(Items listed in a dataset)
= = = = =

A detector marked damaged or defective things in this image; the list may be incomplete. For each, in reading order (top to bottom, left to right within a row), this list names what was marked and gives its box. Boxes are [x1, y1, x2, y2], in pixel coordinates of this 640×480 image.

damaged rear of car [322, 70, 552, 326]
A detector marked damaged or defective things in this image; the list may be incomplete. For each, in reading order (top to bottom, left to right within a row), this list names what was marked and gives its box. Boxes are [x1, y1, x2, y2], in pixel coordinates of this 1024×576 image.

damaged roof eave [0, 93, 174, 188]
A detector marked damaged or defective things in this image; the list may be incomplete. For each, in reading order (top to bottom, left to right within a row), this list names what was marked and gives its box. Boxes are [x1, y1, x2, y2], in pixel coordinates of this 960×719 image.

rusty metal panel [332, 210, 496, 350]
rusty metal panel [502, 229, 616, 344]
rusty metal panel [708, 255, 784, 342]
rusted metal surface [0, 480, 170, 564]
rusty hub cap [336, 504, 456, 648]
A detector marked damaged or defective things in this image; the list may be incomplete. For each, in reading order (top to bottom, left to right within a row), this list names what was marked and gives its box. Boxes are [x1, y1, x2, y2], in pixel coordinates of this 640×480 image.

= = = = =

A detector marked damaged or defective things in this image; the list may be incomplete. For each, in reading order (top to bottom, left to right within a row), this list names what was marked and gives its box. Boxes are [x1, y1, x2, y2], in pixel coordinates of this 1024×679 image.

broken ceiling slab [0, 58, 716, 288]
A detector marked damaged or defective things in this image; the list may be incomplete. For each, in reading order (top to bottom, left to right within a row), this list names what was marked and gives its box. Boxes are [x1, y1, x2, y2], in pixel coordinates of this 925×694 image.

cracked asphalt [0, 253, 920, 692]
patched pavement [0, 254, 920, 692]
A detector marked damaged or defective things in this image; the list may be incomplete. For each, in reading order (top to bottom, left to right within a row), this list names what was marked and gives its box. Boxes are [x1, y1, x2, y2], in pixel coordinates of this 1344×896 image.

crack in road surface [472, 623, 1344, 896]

= = = = =

*What to work on*. Convert everything in the data above, from the line containing "this 925×694 image." down through the line containing "patched pavement [0, 254, 920, 692]", into a Markdown table with the columns Number and Entry. Number each row, and leave out blank lines.

*Written answer*.
| Number | Entry |
|---|---|
| 1 | A detector marked damaged or defective things in this image; the list may be incomplete. For each, in reading order (top to bottom, left to right within a row), this list names what was marked and gives its box. Boxes are [x1, y1, x2, y2], in pixel coordinates of this 925×694 image. |
| 2 | cracked asphalt [0, 253, 920, 692] |
| 3 | patched pavement [0, 254, 920, 692] |